# Standard Billing Procedure



## Sparky Joe (Apr 29, 2006)

After 4 months in my new home I finally have a sprinkler and landscape plan. Landscaper is anxious to start the dirt work and drop sod in spring.
No numbers have been discussed so far except that the home sellers title company has 4k reserved for front yard landscape.
Naturally I'd prefer front and back be done at same time because it's more cost effective and I'm a corner lot (fence negotiations will start when I get neighbors to split it with)
Neither myself, obviously, nor my lanscaper have dealt with this third party payment situation I'm hoping one of you guys are expert at it?

Is a standard contract(if there is such a thing?) 1/3 before start, 1/3 at halfway then 1/3 at completion?

Obviously our third acre will cost more than 4k; does the title company normally pay 1/3 of their 4k at each installment, or exhaust itself immediately?

Hope that made sense? Plus any questions I have no clue to ask....Thanks for the help.

-joe


----------



## ChainsawCharlie (Jan 16, 2008)

Sounds like there will be two contracts. One with seller covering 4k and one with you for anything over 4k. My guess is that the seller will want 4K worth of work lisetd in their contract, and adhering to their schedule of thirds. If that only gets half the front landscaping done, then so be it. If the front comes in under 4k, you may want to see what they stipulate in the contract-can the savings be applied towards the back, or is a break for the seller?

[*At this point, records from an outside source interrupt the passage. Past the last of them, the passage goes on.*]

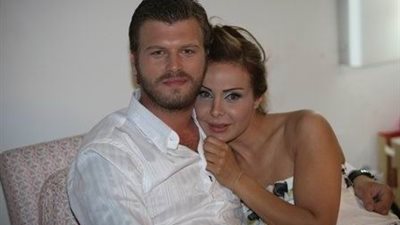 أشهر نجوم أتراك شاركوا في أعمال عربية معروفة.. مراد يلدريم بطل مسلسل «مدرسة الحب».. «توبا بويوكستون» تظهر في مسلسل سعودي.. و«سونجول اودين» تشارك أمير كرارة في «تحت ا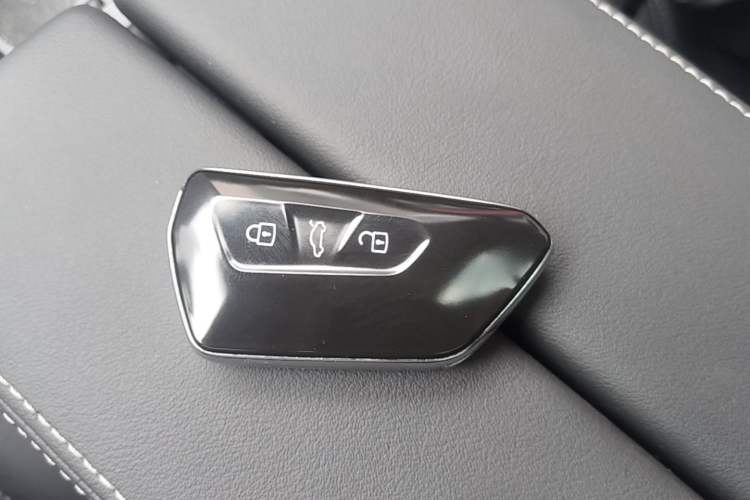 Used Volkswagen Magotan 2024 380TSI DSG Prestige Edition DaMai Package Vehicle Key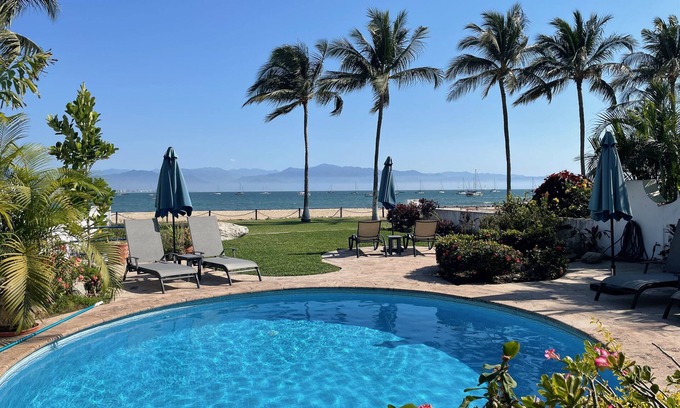 Flamingos House | House on the beach in La Cruz, DISCOUNT: for July-Oct, 3BD 3bath, sleeps 7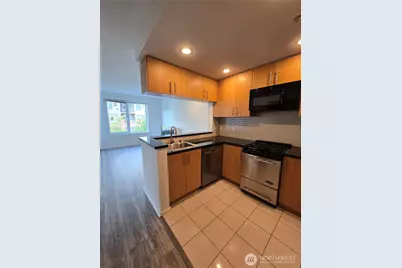 2721 1st Avenue #204, Seattle, WA 98121 - Photo 14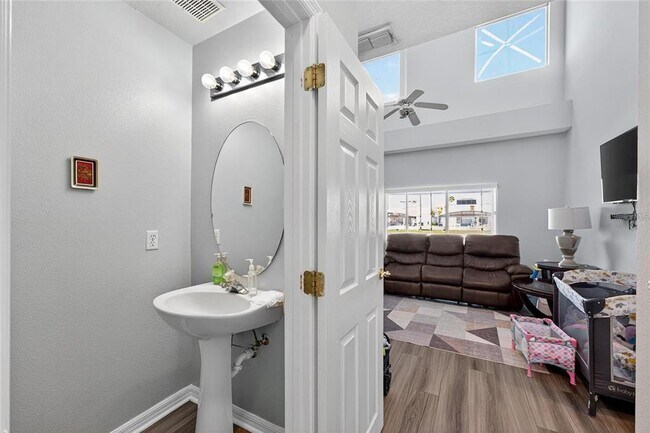 Building Photo - 1202 Cumbrian Lakes Ct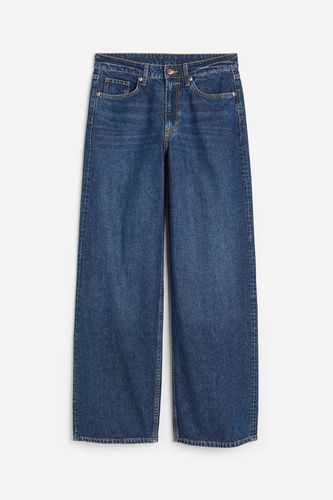 Baggy Regular Jeans Dunkles Denimblau in Größe 44. Farbe: - H&M - Modalova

The "standard" contract would likely be up to the company, or based on local law. Some local law limits down payment amounts. 

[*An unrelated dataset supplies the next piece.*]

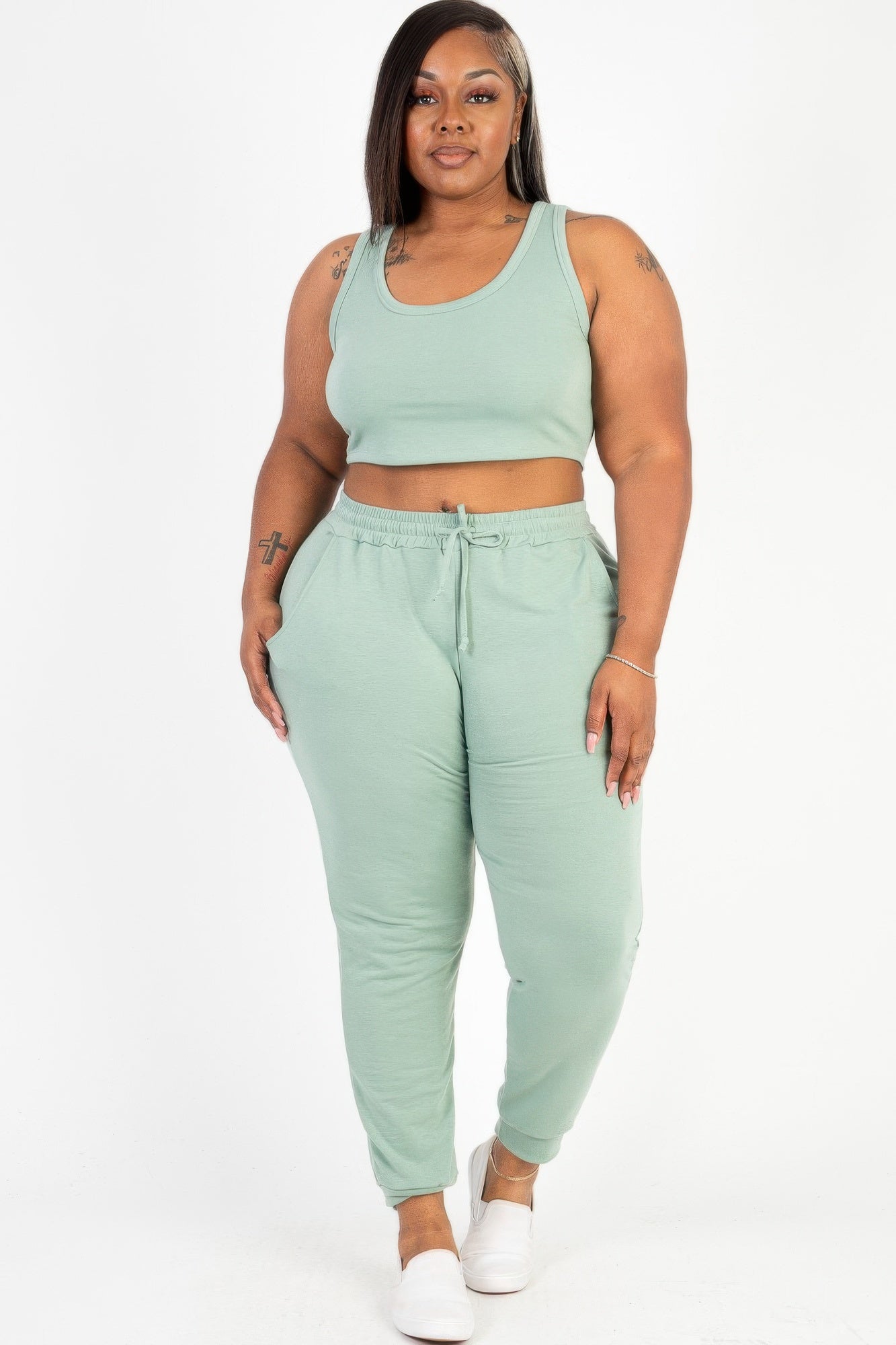  Model posing in a heather gray plus size French terry cropped tank top &amp; joggers set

When I deal with live plants, anything I don't supply from my own nursery, I have the client meet me at a nursery and pay for all plants there. For plants i supply, my existing clients get billed upon completion. New clients pay up front for all live plants.

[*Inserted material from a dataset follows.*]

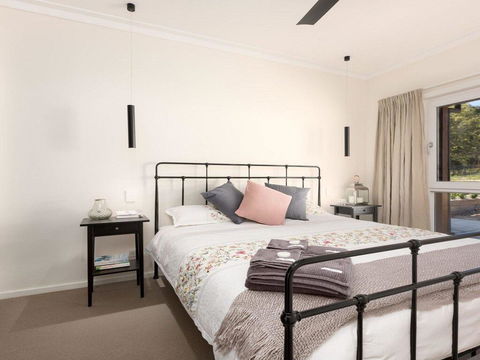On A Hill - Modern Country Home Near Braidwood - Bet 4u 1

As for materials, amount of deposit, if any is determined by the size of the job I'm doing. So I guess i don't really have a standard contract.


----------



## SLSTech (Sep 13, 2008)

Correct me if I am wrong (yes I know each state is different), but the Title company doesn't really care - they just want to see the bill to release funds - that's all. I would verify that with the title company but that is probably the long & short of it - as far as they are concerned. Of course the longer they have the money - the more intrest they earn, but that is a diffrent topic. 
The contract is between you & the landscaper - how it is written is between you two.


----------